Recent times have been advantageous for Airtasker as its revenues have been rising faster than most other companies. Perhaps the market is expecting this level of performance to taper off, keeping the P/S from soaring. If not, then existing shareholders have reason to be feeling optimistic about the future direction of the share price.

Want the full picture on analyst estimates for the company? Then our free report on Airtasker will help you uncover what's on the horizon.

Is There Some Revenue Growth Forecasted For Airtasker?

In order to justify its P/S ratio, Airtasker would need to produce growth that's similar to the industry.

If we review the last year of revenue growth, the company posted a terrific increase of 41%. The strong recent performance means it was also able to grow revenue by 105% in total over the last three years. Therefore, it's fair to say the revenue growth recently has been superb for the company.

Turning to the outlook, the next year should generate growth of 23% as estimated by the three analysts watching the company. Meanwhile, the rest of the industry is forecast to only expand by 6.9%, which is noticeably less attractive.

In light of this, it's curious that Airtasker's P/S sits in line with the majority of other companies.
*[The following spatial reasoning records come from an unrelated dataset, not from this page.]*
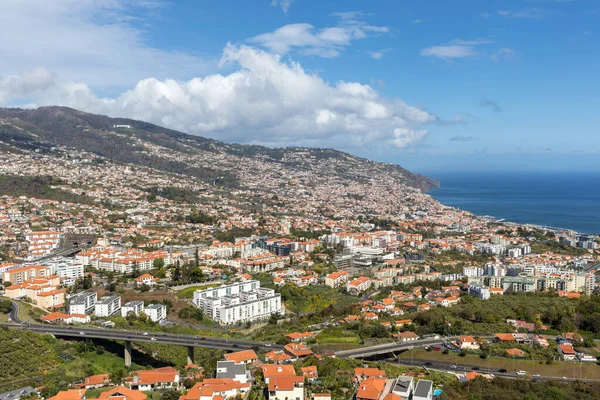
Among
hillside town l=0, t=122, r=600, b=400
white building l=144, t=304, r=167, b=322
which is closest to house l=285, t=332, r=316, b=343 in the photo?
hillside town l=0, t=122, r=600, b=400

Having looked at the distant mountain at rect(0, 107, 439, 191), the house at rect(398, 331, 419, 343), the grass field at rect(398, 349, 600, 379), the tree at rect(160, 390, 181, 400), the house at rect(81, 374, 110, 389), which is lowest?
the grass field at rect(398, 349, 600, 379)

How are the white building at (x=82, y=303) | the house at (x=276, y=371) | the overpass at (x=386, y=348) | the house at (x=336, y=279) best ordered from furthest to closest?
the house at (x=336, y=279) < the white building at (x=82, y=303) < the overpass at (x=386, y=348) < the house at (x=276, y=371)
It may be that most investors aren't convinced the company can achieve future growth expectations.

The Bottom Line On Airtasker's P/S

We'd say the price-to-sales ratio's power isn't primarily as a valuation instrument but rather to gauge current investor sentiment and future expectations.

We've established that Airtasker currently trades on a lower than expected P/S since its forecasted revenue growth is higher than the wider industry. When we see a strong revenue outlook, with growth outpacing the industry, we can only assume potential uncertainty around these figures are what might be placing slight pressure on the P/S ratio. It appears some are indeed anticipating revenue instability, because these conditions should normally provide a boost to the share price.

Don't forget that there may be other risks. For instance, we've identified 4 warning signs for Airtasker that you should be aware of.

If companies with solid past earnings growth is up your alley, you may wish to see this free collection of other companies with strong earnings growth and low P/E ratios.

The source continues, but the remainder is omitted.